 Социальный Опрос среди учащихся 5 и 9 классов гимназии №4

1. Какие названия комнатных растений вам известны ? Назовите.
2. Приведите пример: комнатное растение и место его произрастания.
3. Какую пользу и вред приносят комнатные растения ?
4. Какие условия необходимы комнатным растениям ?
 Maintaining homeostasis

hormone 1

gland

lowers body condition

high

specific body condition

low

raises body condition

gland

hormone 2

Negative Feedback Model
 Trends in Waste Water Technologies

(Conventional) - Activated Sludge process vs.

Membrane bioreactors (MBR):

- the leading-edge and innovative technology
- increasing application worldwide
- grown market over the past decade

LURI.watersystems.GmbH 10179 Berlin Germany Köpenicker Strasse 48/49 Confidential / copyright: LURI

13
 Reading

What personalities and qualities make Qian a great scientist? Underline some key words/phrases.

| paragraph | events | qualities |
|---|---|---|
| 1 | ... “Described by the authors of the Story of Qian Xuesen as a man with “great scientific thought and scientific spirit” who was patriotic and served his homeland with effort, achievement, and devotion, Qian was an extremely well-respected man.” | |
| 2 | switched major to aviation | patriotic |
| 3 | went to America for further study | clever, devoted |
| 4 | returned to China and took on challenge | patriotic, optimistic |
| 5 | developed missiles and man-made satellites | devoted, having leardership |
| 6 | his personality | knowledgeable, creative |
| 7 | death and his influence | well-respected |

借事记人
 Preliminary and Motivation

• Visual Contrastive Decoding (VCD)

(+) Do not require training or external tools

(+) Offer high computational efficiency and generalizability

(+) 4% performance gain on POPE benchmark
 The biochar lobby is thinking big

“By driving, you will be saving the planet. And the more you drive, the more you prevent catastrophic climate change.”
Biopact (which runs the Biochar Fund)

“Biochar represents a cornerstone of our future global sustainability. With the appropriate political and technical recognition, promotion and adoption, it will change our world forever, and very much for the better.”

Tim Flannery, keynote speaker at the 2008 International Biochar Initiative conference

* **Task to carry out**: How many of the lines above include the word "respected"? Respond with the number alone.

* **Worked solution**: 2